As the majority of patients in the sample were of ASA I and II (91.7%), the patient demographic within the evaluation could be representative of the primary dental care patient population in general. Older and medically complex patients (ASA III and above) should be approached with caution in a specialist centre and this group is rarely considered for multi-drug sedation within our service.

Regulation

Fentanyl-midazolam conscious sedation is considered an advanced technique. The IACSD guidance states that this opioid-midazolam combination is 'suitable for the operator-sedationist working in a primary care setting on condition that the dentist and second appropriate person have successfully completed recognised training programmes, have an appropriate level of experience, and that only ASA grade I and II adults (over 16 years of age) are treated'.4 In Wales, the Service standards for conscious sedation in a dental care setting18 advises that multi-drug techniques including the use of fentanyl should take place only within an acute or dental teaching hospital setting.

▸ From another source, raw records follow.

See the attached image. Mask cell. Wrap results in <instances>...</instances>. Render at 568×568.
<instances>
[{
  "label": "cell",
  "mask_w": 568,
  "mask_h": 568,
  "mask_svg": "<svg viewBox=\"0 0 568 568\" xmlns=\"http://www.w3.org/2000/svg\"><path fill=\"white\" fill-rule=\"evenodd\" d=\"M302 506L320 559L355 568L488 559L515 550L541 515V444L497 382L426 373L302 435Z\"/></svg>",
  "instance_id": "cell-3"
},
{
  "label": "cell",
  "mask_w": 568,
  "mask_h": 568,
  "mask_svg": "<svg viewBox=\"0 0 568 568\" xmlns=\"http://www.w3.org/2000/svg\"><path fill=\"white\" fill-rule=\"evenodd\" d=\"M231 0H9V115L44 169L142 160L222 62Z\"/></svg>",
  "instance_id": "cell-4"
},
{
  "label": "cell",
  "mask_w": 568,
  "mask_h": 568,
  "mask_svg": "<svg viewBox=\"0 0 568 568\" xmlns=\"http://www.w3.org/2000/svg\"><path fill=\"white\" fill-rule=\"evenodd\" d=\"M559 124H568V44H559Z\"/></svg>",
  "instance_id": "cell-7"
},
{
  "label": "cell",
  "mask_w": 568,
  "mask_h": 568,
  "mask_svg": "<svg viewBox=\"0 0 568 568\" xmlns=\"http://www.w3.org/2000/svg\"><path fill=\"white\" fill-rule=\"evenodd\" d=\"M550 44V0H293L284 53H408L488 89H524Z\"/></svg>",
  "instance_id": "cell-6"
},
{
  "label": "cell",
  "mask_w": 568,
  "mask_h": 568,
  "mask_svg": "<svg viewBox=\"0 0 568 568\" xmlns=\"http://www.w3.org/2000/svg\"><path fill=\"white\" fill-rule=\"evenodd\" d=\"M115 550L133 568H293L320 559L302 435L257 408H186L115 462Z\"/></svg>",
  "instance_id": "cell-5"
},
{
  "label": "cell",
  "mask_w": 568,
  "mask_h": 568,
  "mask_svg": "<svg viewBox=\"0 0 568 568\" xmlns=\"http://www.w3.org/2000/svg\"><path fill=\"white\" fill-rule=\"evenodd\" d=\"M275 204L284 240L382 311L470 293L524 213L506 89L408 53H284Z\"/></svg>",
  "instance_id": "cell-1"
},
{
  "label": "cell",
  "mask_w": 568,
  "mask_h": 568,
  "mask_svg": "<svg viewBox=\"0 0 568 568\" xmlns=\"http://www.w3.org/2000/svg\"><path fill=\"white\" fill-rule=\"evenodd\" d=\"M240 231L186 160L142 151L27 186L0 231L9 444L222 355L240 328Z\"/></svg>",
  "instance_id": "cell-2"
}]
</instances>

Recent NHS commissioning guide released in January 2023 states that primary care dental sedation services commissioned by the NHS only, are now advised to refer patients to a secondary care setting for advanced sedation techniques.19

Dentists, sedationists and nurses involved in the administration of this technique require additional theory and a minimum of 20 supervised cases to demonstrate competency for independent safe practice. This would be an extended competency developed by sedation practitioners who are trained and experienced in carrying out single-drug sedation using midazolam (documented experience of at least 100 cases over last two years).20

Similar to basic sedation techniques, team members involved in fentanyl and midazolam sedation must be trained in intermediate life support. Due to the mutual potentiation between opioids and benzodiazepines, the sedation team must be fully equipped to manage deep sedation and associated risks (respiratory depression/apnoea, airway obstruction, vomiting and prolonged recovery). Airway assessment is crucial to pre-empt ease of managing airway complications during sedation and availability of personnel with 'deployable' airway competencies (including basic airway manoeuvres, the use of airway adjuncts and the ability to administer positive pressure ventilation) is mandatory according to the IACSD and Resuscitation Council UK. Capnography may be useful in multi-drug sedation due to the increased risk of hypoxaemia and apnoea. Detection of early deterioration is especially important to help monitor respiratory status in patients with complex medical needs. When fentanyl is used, the reversal agent naloxone must be readily accessible, but for this multi-drug sedation technique, flumazenil should be used in the first instance to reverse the cardiorespiratory depressant effect of midazolam.

Conclusion

The fentanyl-midazolam multi-drug advanced sedation technique is a useful one to have in the armamentarium of sedation techniques offered when single-drug sedation has failed or where additional pain relief is deemed beneficial for surgical procedures. The COVID-19 pandemic exacerbated the pressures of access to general anaesthetic theatre lists, hence fentanyl use in this service evaluation could offer an alternative means for managing uncooperative patients. However, it is not without risk. The therapeutic benefits of adding fentanyl should therefore be weighed against the increased risks of cardiorespiratory depression and morbidity and should only be administered by those trained to do so. This service evaluation provided an encouraging snapshot of the potential safety profile and effectiveness of fentanyl in dental sedation; however, its small sample size undermines its internal and external validity. Further validation with larger-scale and longer-term studies in different settings across dentistry are necessary to provide the evidence base needed to support rigorous sedation regulations aimed at safeguarding sedation practice.